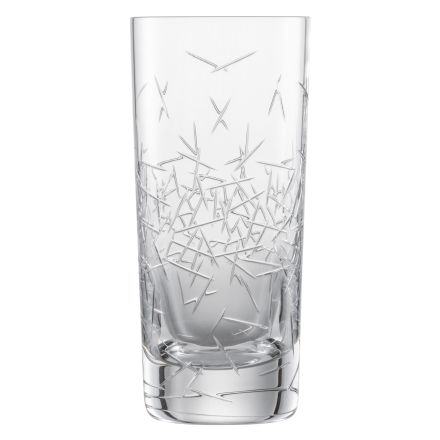 Longdrink glass 474 ml, set 2 pcs. BAR PREMIUM NO. 3 - ZWIESEL 1872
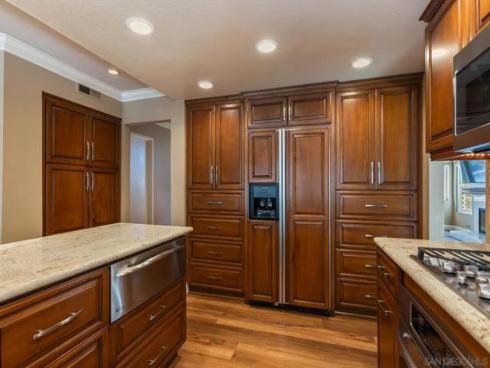 1 Pepperwood , Aliso Viejo, CA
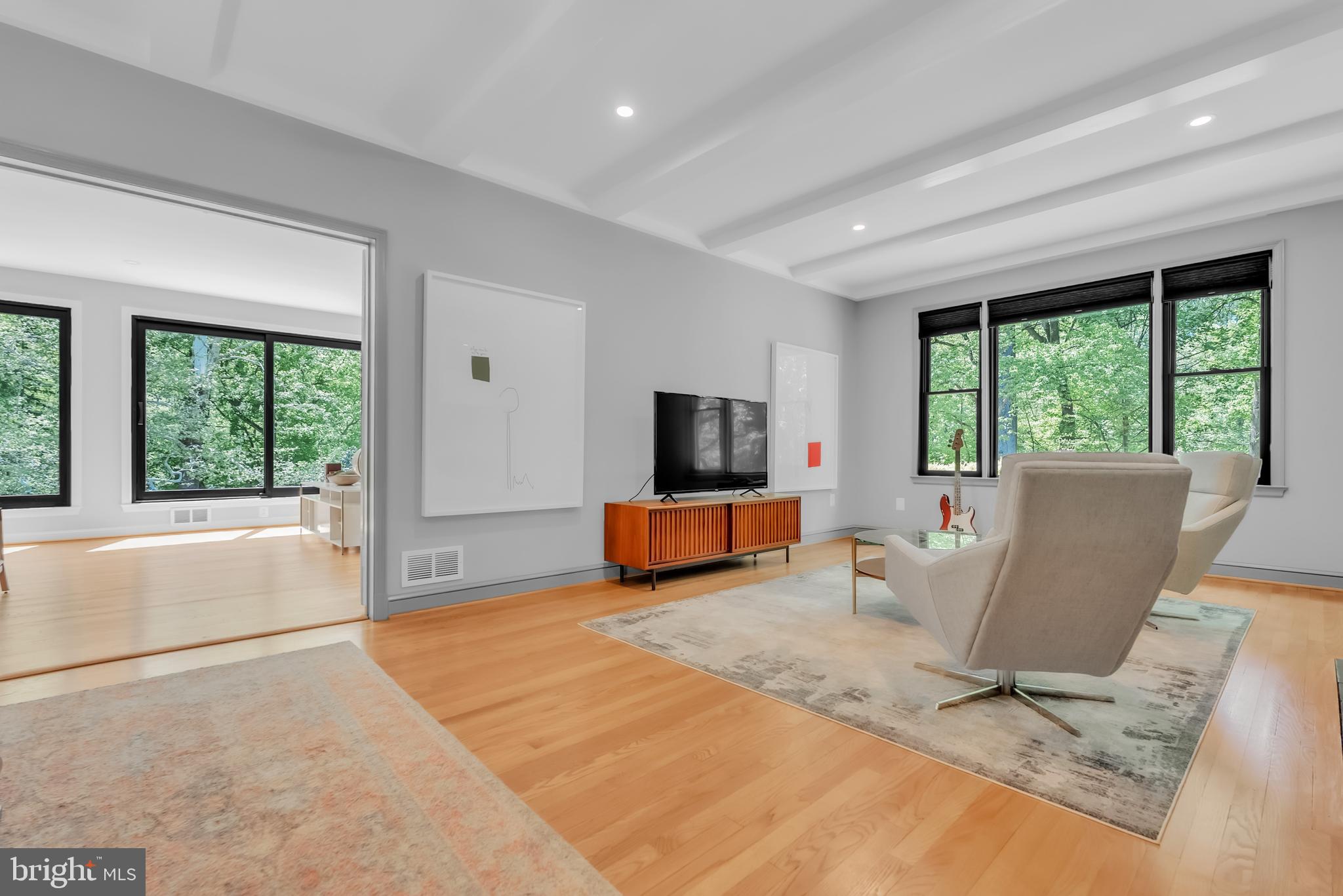 GREAT FALLS ESTATES - Residential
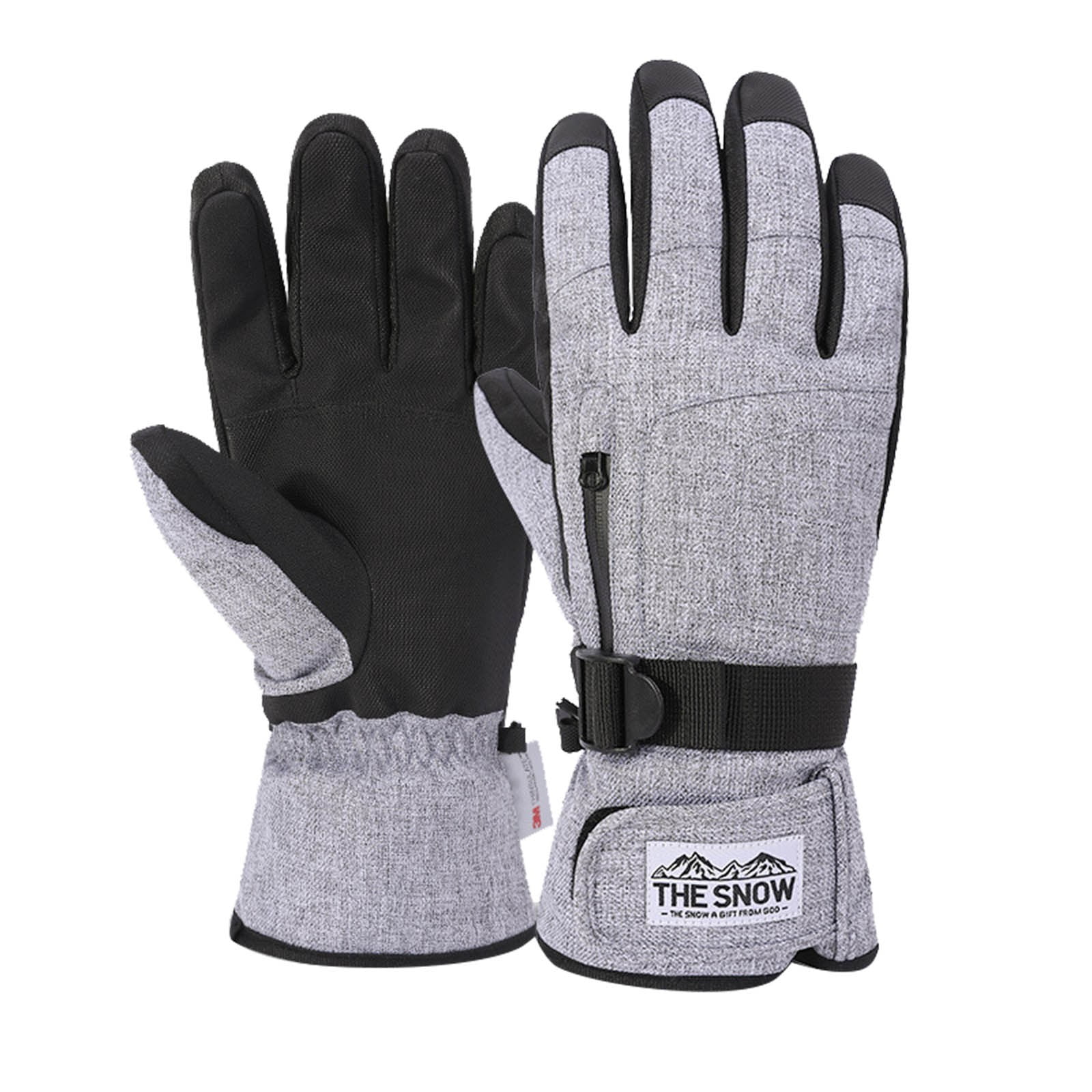 L Gloves Meat Handling Gloves Food Handler Gloves Disposable Meal Prep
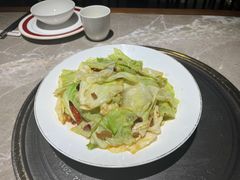 -新渝城·始于2000年(淘金店)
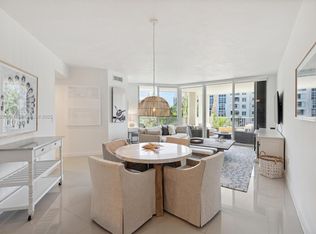 705 Crandon Blvd APT 306, Key Biscayne, FL 33149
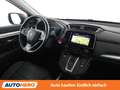 Honda CR-V 2.0 i-MMD Hybrid Lifestyle 2WD Rot - thumbnail 13
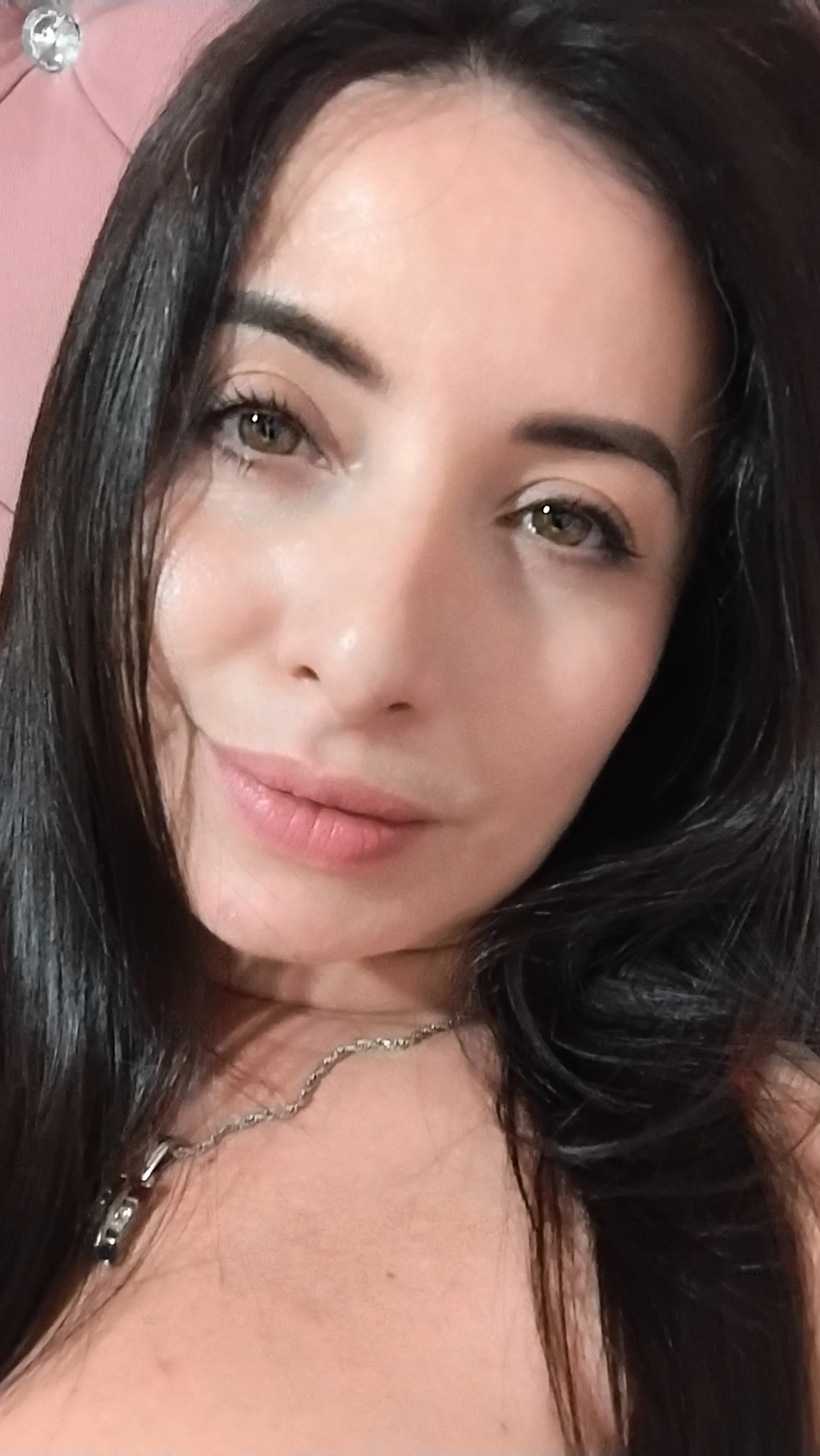 XXX Porn Photo of Nude Karlinlive 13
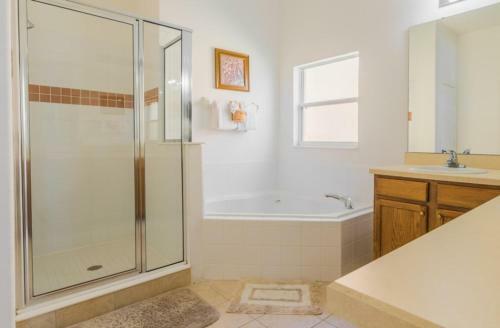 Premier Marbella North Villa #272922 Home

### Required action:
Nothing but the lines from the one with "L Gloves Meat" through the last line of the records should appear in your answer, each exactly as written and without pictures.

### Written answer:
 L Gloves Meat Handling Gloves Food Handler Gloves Disposable Meal Prep
 -新渝城·始于2000年(淘金店)
 705 Crandon Blvd APT 306, Key Biscayne, FL 33149
 Honda CR-V 2.0 i-MMD Hybrid Lifestyle 2WD Rot - thumbnail 13
 XXX Porn Photo of Nude Karlinlive 13
 Premier Marbella North Villa #272922 Home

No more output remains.